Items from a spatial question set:

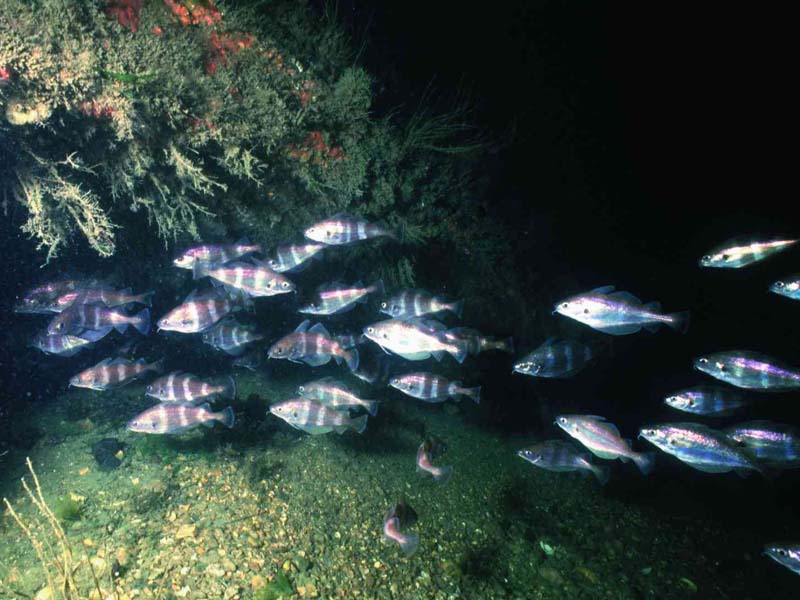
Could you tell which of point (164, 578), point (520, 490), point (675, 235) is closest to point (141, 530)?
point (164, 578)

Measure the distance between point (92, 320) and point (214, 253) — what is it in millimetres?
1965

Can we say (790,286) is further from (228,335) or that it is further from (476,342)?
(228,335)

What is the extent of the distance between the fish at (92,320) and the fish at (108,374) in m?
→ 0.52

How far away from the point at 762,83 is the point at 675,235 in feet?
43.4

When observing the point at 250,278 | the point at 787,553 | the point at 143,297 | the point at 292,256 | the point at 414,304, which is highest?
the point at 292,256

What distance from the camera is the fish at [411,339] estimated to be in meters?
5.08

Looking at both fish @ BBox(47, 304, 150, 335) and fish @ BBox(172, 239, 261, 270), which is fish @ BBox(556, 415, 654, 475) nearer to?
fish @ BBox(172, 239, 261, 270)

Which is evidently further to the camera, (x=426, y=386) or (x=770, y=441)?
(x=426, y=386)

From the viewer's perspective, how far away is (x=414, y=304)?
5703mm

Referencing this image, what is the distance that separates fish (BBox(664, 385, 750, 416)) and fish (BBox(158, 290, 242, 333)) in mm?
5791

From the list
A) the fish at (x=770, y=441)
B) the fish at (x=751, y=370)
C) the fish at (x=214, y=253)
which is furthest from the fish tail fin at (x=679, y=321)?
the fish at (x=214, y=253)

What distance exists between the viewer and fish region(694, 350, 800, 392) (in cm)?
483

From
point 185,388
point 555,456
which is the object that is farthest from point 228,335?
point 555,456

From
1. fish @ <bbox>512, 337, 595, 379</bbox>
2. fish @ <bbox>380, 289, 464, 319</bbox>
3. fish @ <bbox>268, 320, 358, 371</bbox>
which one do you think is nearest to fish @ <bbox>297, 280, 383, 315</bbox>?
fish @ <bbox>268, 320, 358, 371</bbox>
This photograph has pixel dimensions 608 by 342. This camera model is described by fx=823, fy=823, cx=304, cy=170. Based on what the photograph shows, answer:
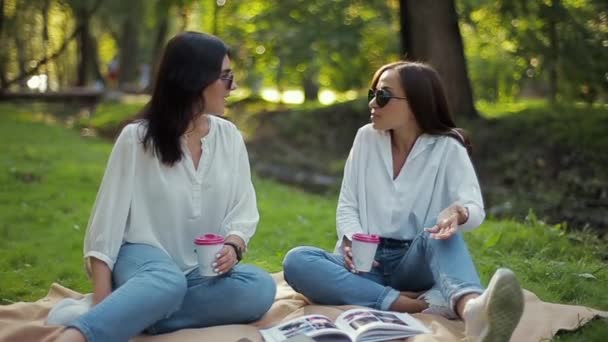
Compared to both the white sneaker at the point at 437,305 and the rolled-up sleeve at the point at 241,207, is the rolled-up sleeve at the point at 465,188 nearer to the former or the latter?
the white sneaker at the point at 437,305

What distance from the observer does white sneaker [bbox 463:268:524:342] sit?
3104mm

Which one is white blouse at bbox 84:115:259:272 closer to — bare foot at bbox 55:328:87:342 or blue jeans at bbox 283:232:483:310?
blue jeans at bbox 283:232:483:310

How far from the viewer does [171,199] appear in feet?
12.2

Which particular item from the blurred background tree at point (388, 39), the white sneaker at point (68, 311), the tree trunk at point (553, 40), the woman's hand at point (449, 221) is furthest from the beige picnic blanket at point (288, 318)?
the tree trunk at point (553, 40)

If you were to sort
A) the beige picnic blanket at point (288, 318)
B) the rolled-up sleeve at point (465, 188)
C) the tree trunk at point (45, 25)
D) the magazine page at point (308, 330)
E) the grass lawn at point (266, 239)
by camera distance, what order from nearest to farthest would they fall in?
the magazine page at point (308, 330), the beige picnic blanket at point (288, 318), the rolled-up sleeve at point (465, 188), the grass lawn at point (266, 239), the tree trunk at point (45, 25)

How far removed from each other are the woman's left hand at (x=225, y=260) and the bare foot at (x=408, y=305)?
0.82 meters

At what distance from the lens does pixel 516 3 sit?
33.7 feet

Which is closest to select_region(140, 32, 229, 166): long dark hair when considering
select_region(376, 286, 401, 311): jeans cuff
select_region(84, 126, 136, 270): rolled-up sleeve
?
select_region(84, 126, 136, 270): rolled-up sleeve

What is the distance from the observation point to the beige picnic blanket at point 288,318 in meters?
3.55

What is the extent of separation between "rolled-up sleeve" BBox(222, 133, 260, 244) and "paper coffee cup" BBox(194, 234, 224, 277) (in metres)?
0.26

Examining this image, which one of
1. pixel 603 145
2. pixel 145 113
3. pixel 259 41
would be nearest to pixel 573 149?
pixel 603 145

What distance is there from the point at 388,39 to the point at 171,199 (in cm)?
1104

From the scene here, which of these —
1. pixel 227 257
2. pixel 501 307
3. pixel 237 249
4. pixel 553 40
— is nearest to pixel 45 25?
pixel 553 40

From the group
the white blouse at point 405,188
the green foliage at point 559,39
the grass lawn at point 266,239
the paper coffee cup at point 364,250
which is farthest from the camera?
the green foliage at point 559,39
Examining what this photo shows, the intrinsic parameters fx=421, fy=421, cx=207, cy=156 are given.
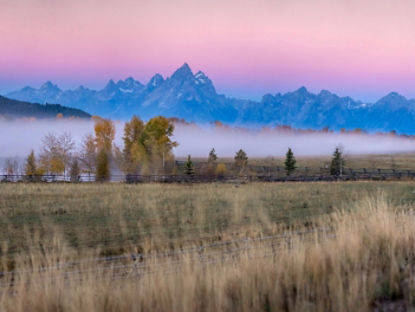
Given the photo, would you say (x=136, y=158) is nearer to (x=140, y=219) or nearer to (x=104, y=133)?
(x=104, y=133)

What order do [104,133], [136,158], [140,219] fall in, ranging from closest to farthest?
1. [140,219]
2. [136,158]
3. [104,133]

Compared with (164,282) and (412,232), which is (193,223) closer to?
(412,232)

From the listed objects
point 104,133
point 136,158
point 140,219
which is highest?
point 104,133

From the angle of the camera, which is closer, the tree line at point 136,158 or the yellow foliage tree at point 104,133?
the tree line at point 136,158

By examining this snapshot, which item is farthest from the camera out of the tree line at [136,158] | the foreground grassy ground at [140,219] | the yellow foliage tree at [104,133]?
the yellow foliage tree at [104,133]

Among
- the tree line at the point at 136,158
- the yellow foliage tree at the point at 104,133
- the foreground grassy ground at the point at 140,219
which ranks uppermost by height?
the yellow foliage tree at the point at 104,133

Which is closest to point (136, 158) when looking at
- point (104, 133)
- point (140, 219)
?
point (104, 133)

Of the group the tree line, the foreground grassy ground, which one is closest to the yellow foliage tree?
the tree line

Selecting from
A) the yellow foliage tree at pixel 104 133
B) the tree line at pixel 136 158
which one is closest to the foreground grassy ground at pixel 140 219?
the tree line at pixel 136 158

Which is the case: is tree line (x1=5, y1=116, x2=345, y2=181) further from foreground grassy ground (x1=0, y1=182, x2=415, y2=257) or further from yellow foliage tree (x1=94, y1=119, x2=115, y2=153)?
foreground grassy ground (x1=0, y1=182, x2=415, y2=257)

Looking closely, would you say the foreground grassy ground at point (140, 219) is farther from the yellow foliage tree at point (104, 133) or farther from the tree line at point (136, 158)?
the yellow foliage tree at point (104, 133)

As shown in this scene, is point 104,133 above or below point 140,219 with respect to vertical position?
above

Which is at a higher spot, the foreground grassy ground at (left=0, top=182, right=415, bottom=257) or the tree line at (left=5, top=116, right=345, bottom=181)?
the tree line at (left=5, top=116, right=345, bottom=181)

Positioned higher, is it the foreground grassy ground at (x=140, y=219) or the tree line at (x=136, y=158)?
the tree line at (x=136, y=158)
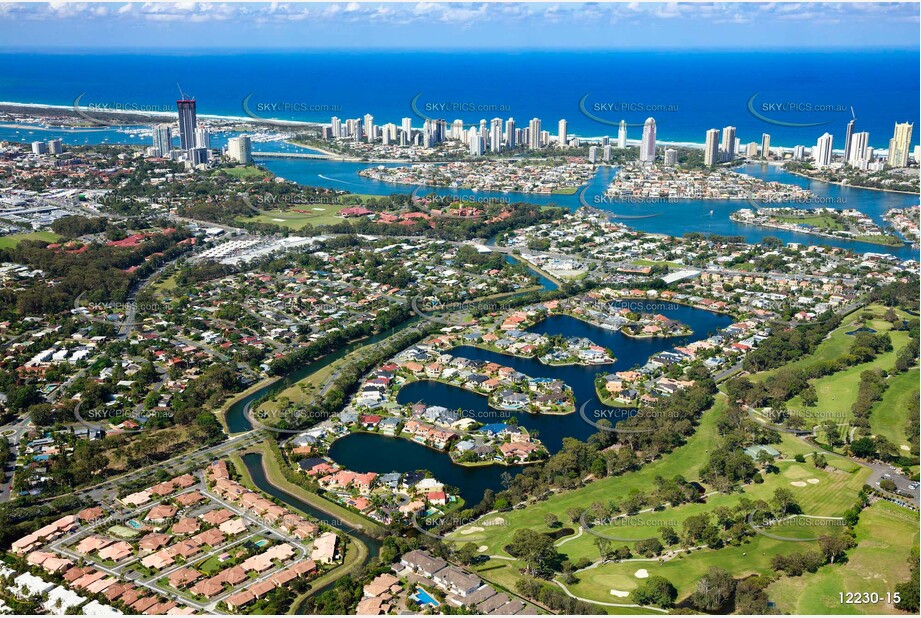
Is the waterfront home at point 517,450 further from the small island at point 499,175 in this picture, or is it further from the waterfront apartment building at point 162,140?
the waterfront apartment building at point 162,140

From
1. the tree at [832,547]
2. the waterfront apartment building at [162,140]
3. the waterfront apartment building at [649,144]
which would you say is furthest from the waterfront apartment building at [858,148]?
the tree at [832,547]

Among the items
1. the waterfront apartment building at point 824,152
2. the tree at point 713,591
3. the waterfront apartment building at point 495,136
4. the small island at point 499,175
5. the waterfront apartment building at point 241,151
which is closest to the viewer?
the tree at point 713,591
...
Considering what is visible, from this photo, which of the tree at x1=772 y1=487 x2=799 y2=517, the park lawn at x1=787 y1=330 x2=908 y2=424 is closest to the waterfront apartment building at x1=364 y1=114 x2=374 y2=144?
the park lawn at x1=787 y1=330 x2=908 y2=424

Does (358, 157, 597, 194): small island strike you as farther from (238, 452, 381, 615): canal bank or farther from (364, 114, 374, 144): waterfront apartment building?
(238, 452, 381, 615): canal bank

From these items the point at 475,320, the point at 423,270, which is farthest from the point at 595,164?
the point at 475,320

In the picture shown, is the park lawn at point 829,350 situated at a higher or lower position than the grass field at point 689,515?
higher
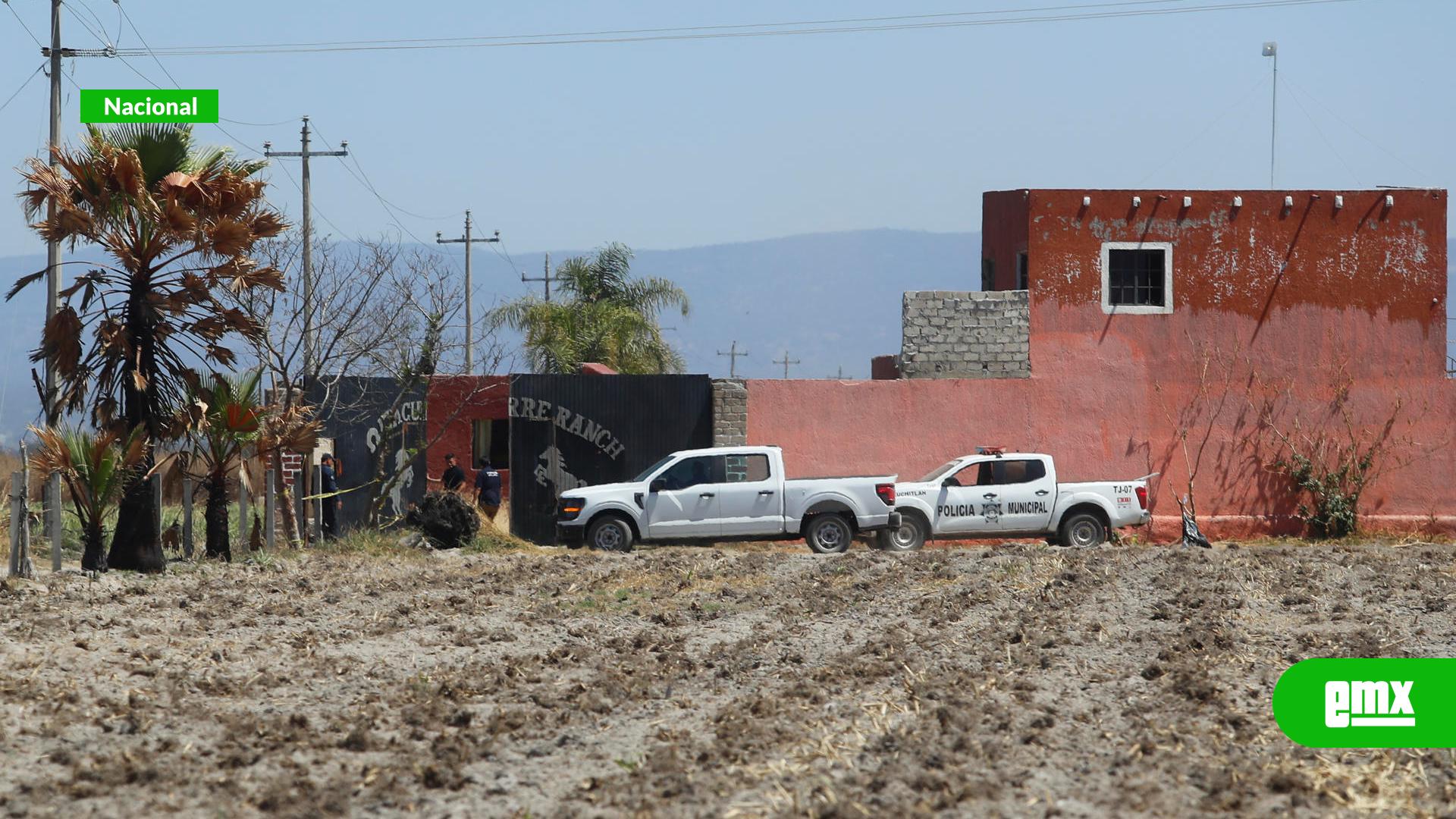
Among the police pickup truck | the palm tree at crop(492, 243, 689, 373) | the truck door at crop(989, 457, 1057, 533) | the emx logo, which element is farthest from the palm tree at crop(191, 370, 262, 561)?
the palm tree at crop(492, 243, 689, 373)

DIRECTIVE: Locate each line in the items above that contains the word "woman" and copy every such line.

WORKED ANSWER:
Which particular item from the blurred background tree at point (388, 39), the white sneaker at point (68, 311), the tree trunk at point (553, 40), the woman's hand at point (449, 221) is furthest from the beige picnic blanket at point (288, 318)?
How far removed from each other are the woman's left hand at (x=225, y=260) and the bare foot at (x=408, y=305)?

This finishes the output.